This is an automated email from the ASF dual-hosted git repository.
csy pushed a commit to branch master
in repository https://gitbox.apache.org/repos/asf/auron.git
The following commit(s) were added to refs/heads/master by this push:
new b1b5fefe [AURON #1814][Correctness Testing] Spark 3.3 - Add Sort
operator related tests (#1820)
b1b5fefe is described below
commit b1b5fefe9ad593fd684051118e140c68af6e3543
Author: Shreyesh <[email protected]>
AuthorDate: Tue Jan 20 20:47:41 2026 -0800
[AURON #1814][Correctness Testing] Spark 3.3 - Add Sort operator related
tests (#1820)
# Which issue does this PR close?
Closes #1814
# Rationale for this change
This change is part of the effort for enhancing Auron's correctness
testing (https://github.com/apache/auron/issues/1745).
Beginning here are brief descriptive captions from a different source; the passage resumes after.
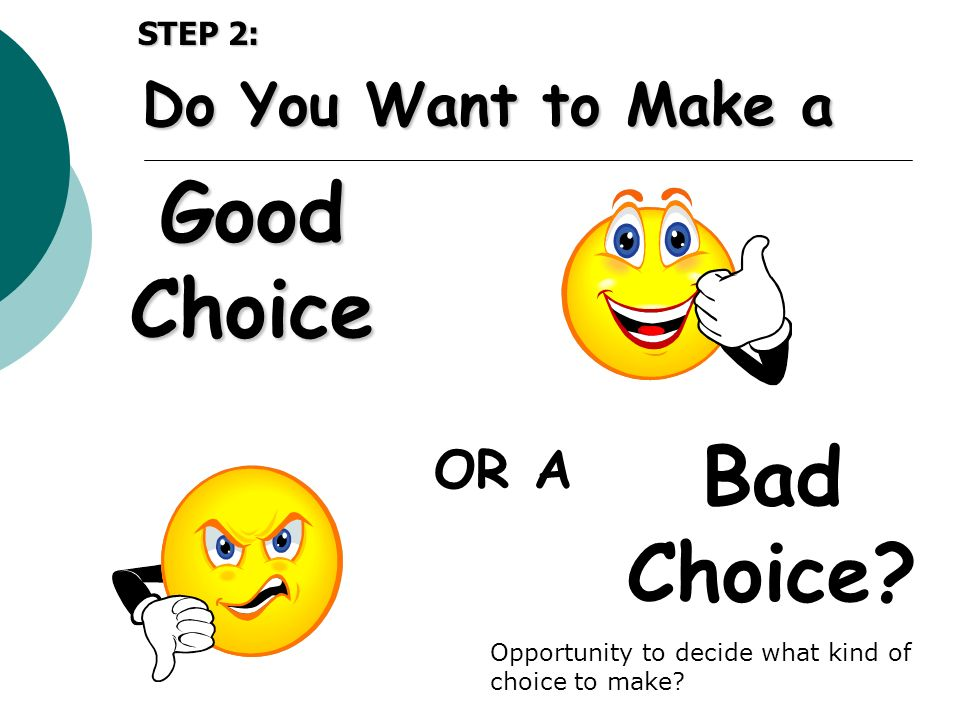 Good Choice Bad Choice Do You Want to Make a OR A STEP 2:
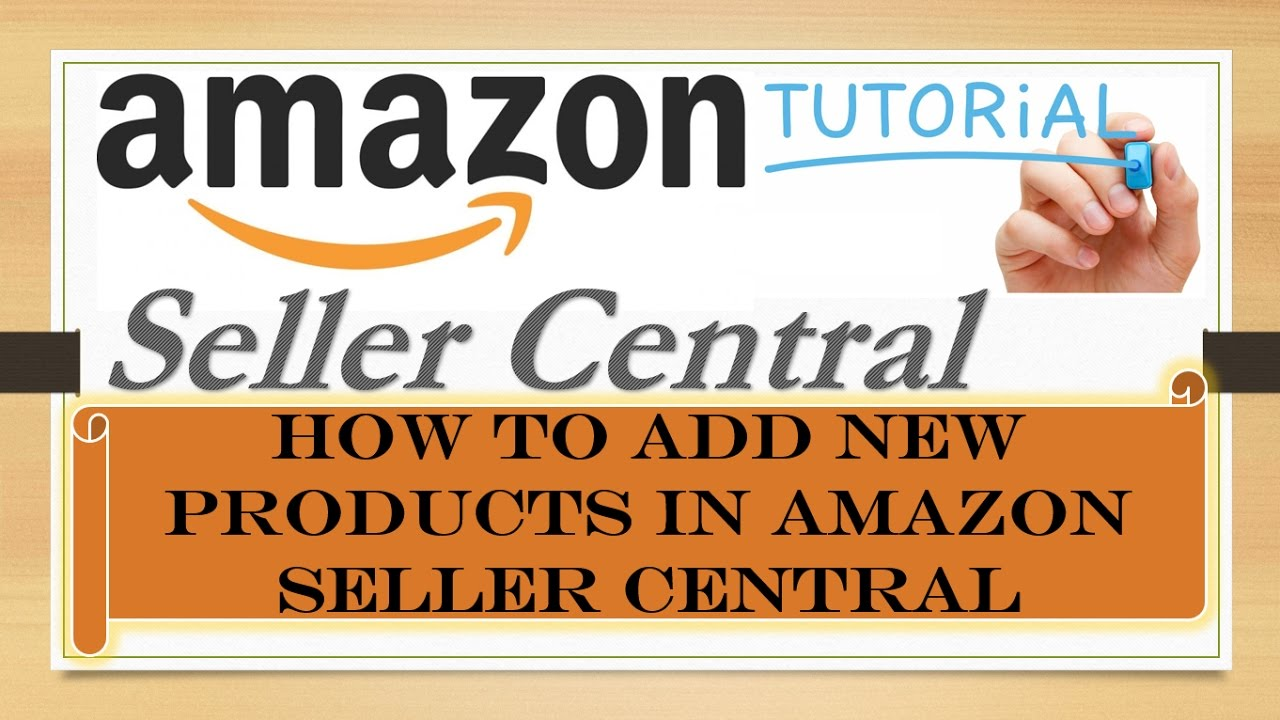 How To Add New Products In Amazon Seller Central To Sell Online
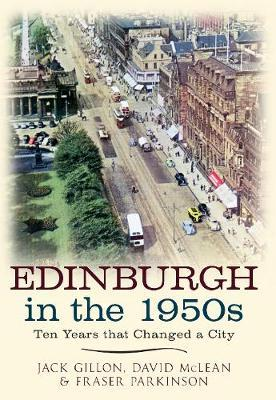 Edinburgh in the 1950s: Ten Years That Changed a City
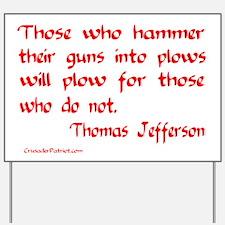 GUNS INTO PLOWS! Yard Sign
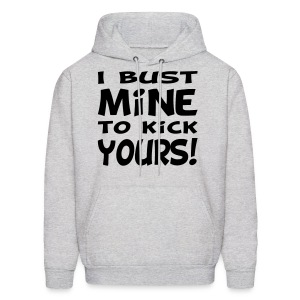 I Bust Mine to Kick Yours - Men's Hoodie
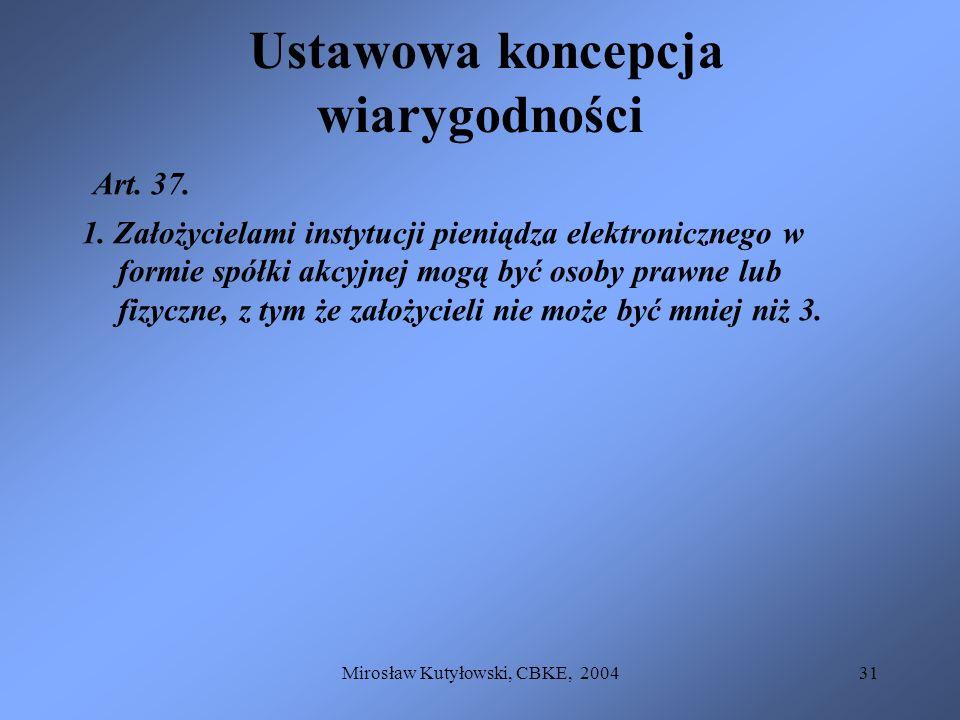 Mirosław Kutyłowski, CBKE, 200431 Ustawowa koncepcja wiarygodności Art. 37. 1. Założycielami instytucji pieniądza elektronicznego w formie spółki akcy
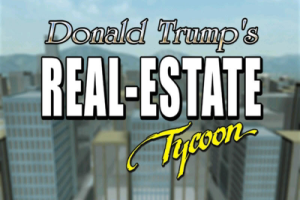 Donald Trump's Real Estate Tycoon! 0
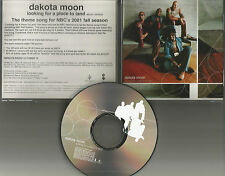 DAKOTA MOON Looking for a place to land 2001 USA PROMO Radio DJ CD Single MINT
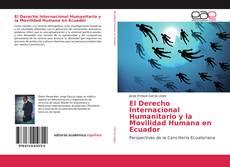 Portada del libro de El Derecho Internacional Humanitario y la Movilidad Humana en Ecuador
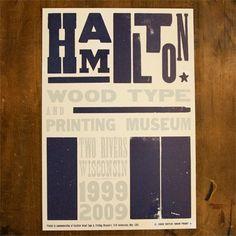 Tenth Anniversary: Steven Weeks - Hamilton Wood Type & Printing Museum
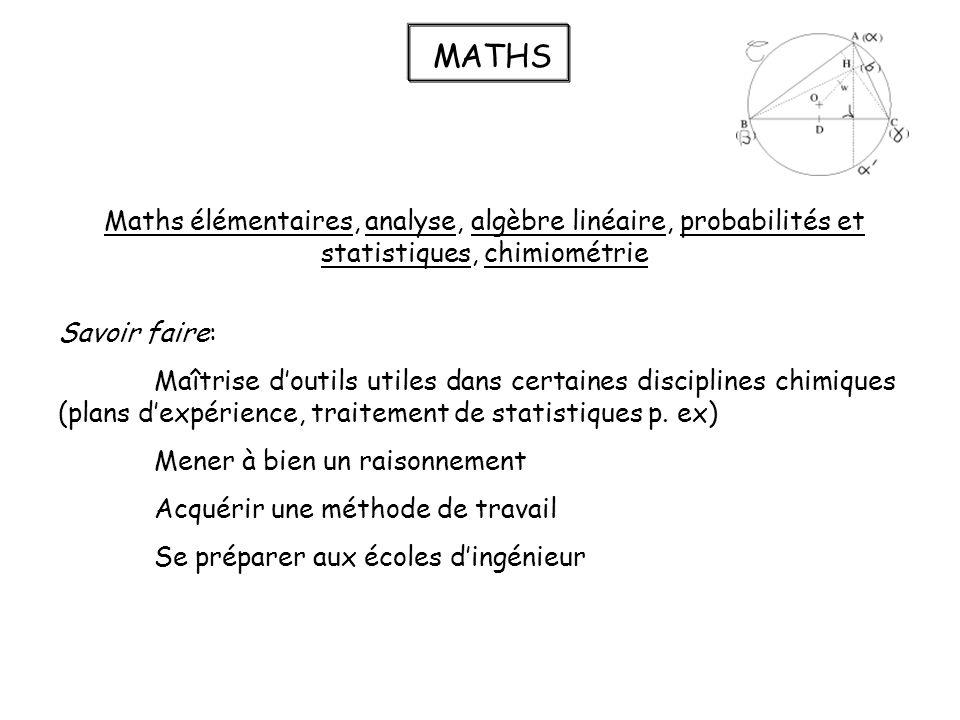 MATHS Maths élémentaires, analyse, algèbre linéaire, probabilités et statistiques, chimiométrie Savoir faire: Maîtrise doutils utiles dans certaines disciplines chimiques (plans dexpérience, traitement de statistiques p.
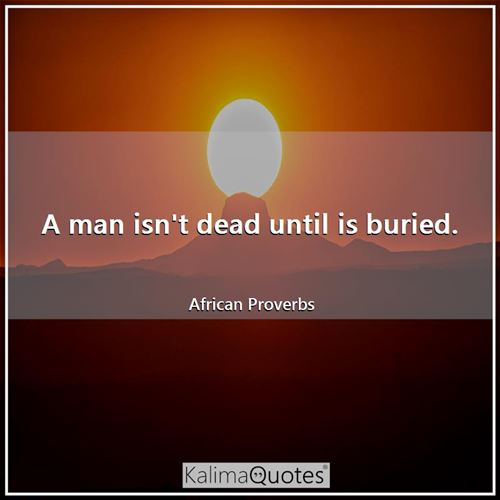 A man isn't dead until is buried. - African Proverbs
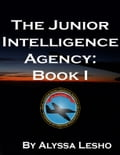 The Junior Intelligence Agency: Book 1 97582835-a932-4fc8-ab69-b3135cd703c0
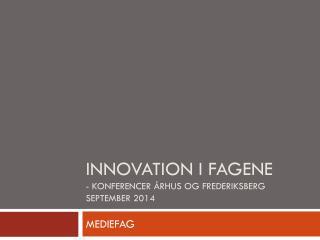 Innovation i fagene - Konferencer Århus og Frederiksberg september 2014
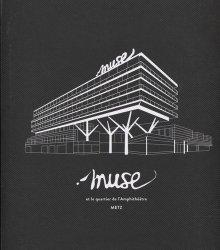 Muse et le quartier de l'Amphithéâtre, Metz - Archibooks - 9782357334687 -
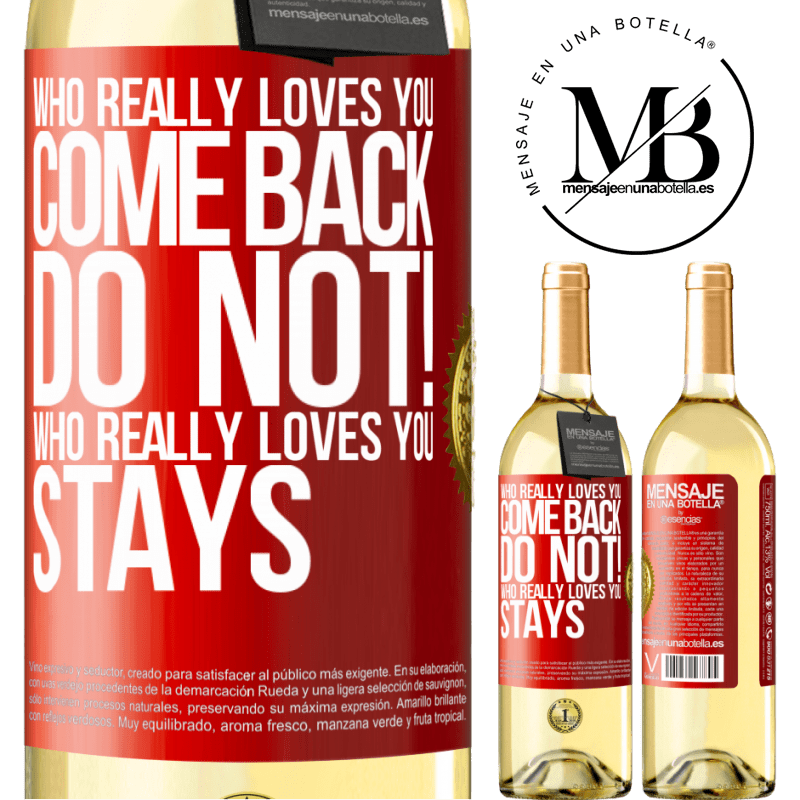 24,95 € Free Shipping   White Wine WHITE Edition Who really loves you, come back. Do not! Who really loves you, stays Red Label. Customizable label Young wine Harvest 2020 Verdejo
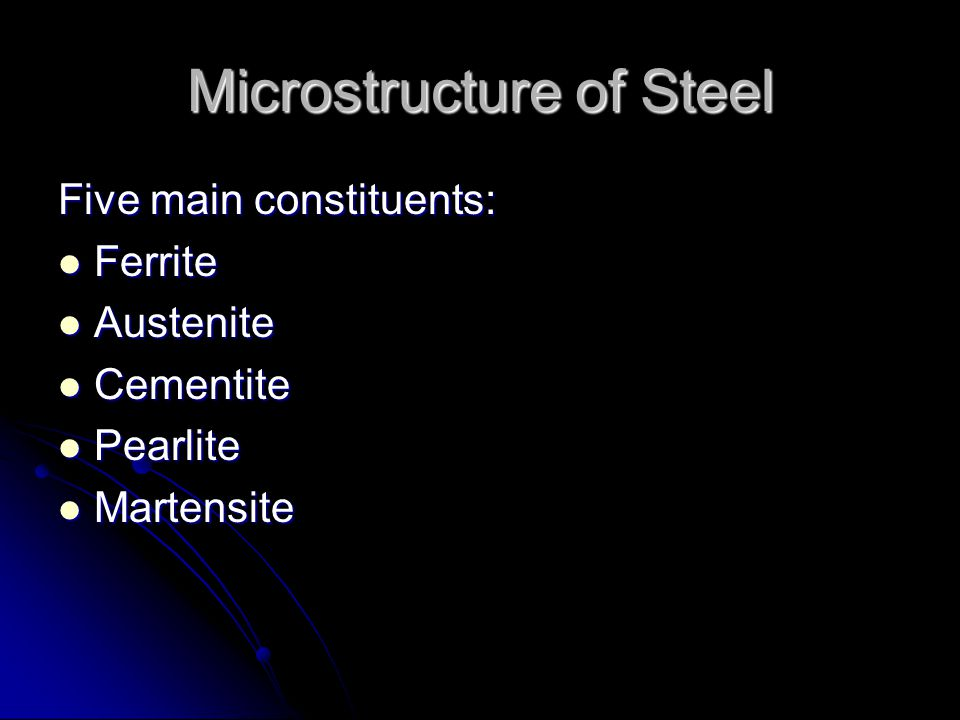 Microstructure of Steel Five main constituents: Ferrite Ferrite Austenite Austenite Cementite Cementite Pearlite Pearlite Martensite Martensite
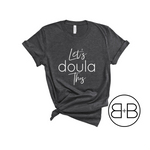 Let's Doula This Shirt - Birth and Babe Apparel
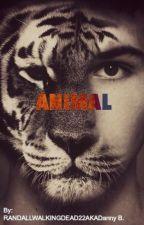 ANIMAL by RandallWalkingDead22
# What changes are included in this PR?
This change adds supports for sort operator related tests.
# Are there any user-facing changes?
N/A
# How was this patch tested?
Existing unit tests
---------
Co-authored-by: sarangat_LinkedIn <[email protected]>
---
.../auron/utils/AuronSparkTestSettings.scala | 15 ++
.../org/apache/spark/sql/AuronDataFrameSuite.scala | 280 +++++++++++++++++++++
2 files changed, 295 insertions(+)
diff --git
a/auron-spark-tests/spark33/src/test/scala/org/apache/auron/utils/AuronSparkTestSettings.scala
b/auron-spark-tests/spark33/src/test/scala/org/apache/auron/utils/AuronSparkTestSettings.scala
index 4884eda9..55672fdd 100644
---
a/auron-spark-tests/spark33/src/test/scala/org/apache/auron/utils/AuronSparkTestSettings.scala
+++
b/auron-spark-tests/spark33/src/test/scala/org/apache/auron/utils/AuronSparkTestSettings.scala
@@ -42,6 +42,21 @@ class AuronSparkTestSettings extends SparkTestSettings {
enableSuite[AuronTypedImperativeAggregateSuite]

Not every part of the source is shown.